# wouldn't it be cool if...



## creature (Sep 9, 2016)

the pubicans realized how badly they fucked up, & changed sanders to their nominee...?


----------



## best guess (Sep 15, 2016)

Wouldn't it be cool if the day before the election, every US citizen realized that choosing a new master every few years doesn't make you any less a slave, and on election day nobody showed up to the polls, and instead came together and demanded a better, more transparent form of government?


----------



## creature (Sep 16, 2016)

jefferson said a revolution every 25 years.. seems about right..


----------



## sasquatch (Sep 16, 2016)

..If Jill Stein and Gary Johnson could at least debate?

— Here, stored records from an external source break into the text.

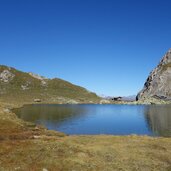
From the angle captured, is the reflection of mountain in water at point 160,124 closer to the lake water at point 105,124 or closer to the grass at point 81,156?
the lake water at point 105,124

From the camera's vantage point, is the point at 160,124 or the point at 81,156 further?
the point at 160,124

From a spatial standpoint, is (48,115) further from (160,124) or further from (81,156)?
(81,156)

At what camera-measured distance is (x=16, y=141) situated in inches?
1905

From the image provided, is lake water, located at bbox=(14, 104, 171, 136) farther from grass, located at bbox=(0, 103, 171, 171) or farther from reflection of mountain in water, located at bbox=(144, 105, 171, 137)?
grass, located at bbox=(0, 103, 171, 171)

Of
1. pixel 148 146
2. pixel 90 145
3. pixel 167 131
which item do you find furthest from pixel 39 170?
pixel 167 131

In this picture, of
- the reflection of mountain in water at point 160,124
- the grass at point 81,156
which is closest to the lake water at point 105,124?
the reflection of mountain in water at point 160,124

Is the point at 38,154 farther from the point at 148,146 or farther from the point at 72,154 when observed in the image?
the point at 148,146

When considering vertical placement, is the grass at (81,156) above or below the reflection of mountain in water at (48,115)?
below

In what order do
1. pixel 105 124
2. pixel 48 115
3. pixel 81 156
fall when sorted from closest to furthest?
pixel 81 156 < pixel 105 124 < pixel 48 115

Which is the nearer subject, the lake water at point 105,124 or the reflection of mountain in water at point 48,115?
the lake water at point 105,124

Sanders v Ron Paul would have been a good election year! And how bout Ralph Nader? Ralph is in his 80s, had a stroke and he's more fit than Hillary. I'd love to see those old guys come back and run every election long as they can still stand. So many capable people yet it's more fake, sociopathic, sold out fuckers every time. How many career politicians have there been just between the Kennedy, Clinton and Bush families? How bout a president with a different last name now!?

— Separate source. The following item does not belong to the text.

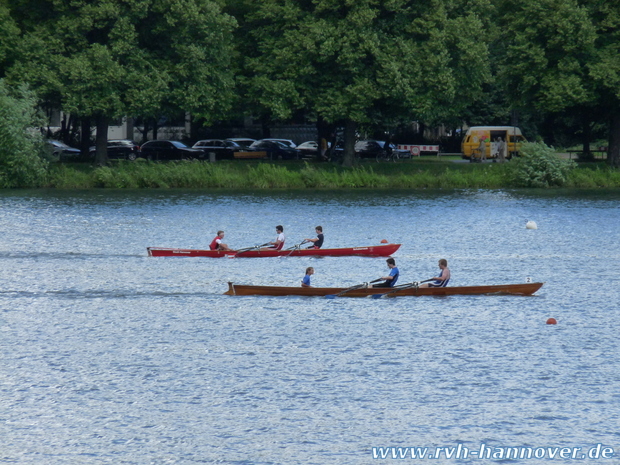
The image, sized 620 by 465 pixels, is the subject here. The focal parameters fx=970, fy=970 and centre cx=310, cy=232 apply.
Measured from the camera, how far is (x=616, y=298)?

As it is I'm hoping Trump will win. <gasp> And yes, I've heard or read his statements about protestors and torture and wall etc, etc.

The Clintons are criminal, insiders. Trump is dangerous enough to fuck the GOP, the establishment, possibly the country itself, yet his stance on Russia is surprisingly sane and I think economically the US would be much better off than under Clinton.

Hillary is a closet psychopath and known criminal while Trump is a known narcissist and an asshole. Trump could possibly bring some questionable change about, but Clinton is continued corruption.

Trump is the closest thing to a revolution I can see in the foreseeable future and I mean this only because he is as close to an outsider as we can get in the white house this election. I do believe he is the better of the two major options. I'd vote for Sanders, but that isnt on the table. Won't be voting again, but hope Hillary does not win.


----------